Ma nuit débridée au réveillon : j’ai dompté un saxo avec mon gode
Hier soir, au réveillon chez une pote, j’arrive en retard avec ma bouteille de Tariquet. L’ambiance est chaude, une douzaine de potes, surtout des nanas. J’adore ça, on rigole, on flirte sans pression. Et là, je le vois : Samuel, grand, avec son sax à l’épaule. Ses yeux sombres, son sourire en coin… mon cœur s’emballe direct.
Je m’approche, on se fait la bise. Ses lèvres effleurent ma joue, chaudes, un peu rugueuses. Son odeur, mélange de bois et de musc, me titille les narines. ‘Enchanté, Marie’, qu’il me dit. Sa voix grave vibre en moi. On discute, on boit, on passe à table. Huîtres, vin blanc sec qui glisse frais sur la langue, rires.
La fête et la danse qui m’a chauffée
Vers minuit, musique zouk. Je l’attrape par la main. ‘Viens danser.’ Il hésite une seconde… ‘OK.’ Nos corps se collent. Ses hanches contre les miennes, je sens sa chaleur. La lumière tamisée, sueur légère sur sa peau. Ma main glisse sur ses fesses fermes. Il bande déjà, dur contre mon ventre. Je ris doucement. ‘Hmm, t’es sensible toi.’

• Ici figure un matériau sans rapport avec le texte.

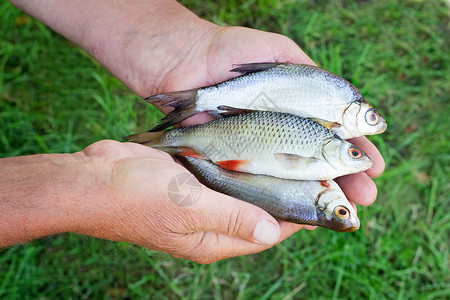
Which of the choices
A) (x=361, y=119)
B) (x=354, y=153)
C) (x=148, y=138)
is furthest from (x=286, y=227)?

‘Tu m’électrises’, murmure-t-il. Slow qui suit, je me presse plus fort. Sa queue pulse sous son jean, juste sous mes seins lourds. J’ondule, il gémit presque. ‘T’aimes ça ?’ ‘Oh oui… à quel point ? À toi de juger.’ Je souris, carnassière. ‘C’est moi qui mène.’ ‘Parfait.’

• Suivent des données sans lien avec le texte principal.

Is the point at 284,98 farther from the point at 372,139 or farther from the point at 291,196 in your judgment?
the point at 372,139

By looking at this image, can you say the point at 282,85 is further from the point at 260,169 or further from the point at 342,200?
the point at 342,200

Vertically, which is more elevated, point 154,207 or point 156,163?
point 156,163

Deux heures du mat’, je l’approche. ‘Toujours OK pour te laisser faire ?’ Ses yeux brillent. ‘Oui.’ ‘Raccompagne ma pote, reviens chez moi après. Pas loin du Vieux Port.’ Il note l’adresse, part. J’ai le temps de me doucher, odeur de savon coco qui embaume. Nuisette soie légère, porte-jarretelles dessous. Sonnette. Je l’embrasse dans le cou, goût salé de sa peau.
‘Tu sens bon.’ ‘J’ai pris une douche. Un bain pour toi ?’ ‘ Chaud, avec mousse.’ L’eau coule, vapeur épaisse, sels de bain vanillés. Il retire ses fringues, sa bite tendue saute. Je la prends en main, tire la peau, gland rose qui perle. Je lèche la goutte, fil visqueux sur ma langue. Salé, doux. ‘Au bain !’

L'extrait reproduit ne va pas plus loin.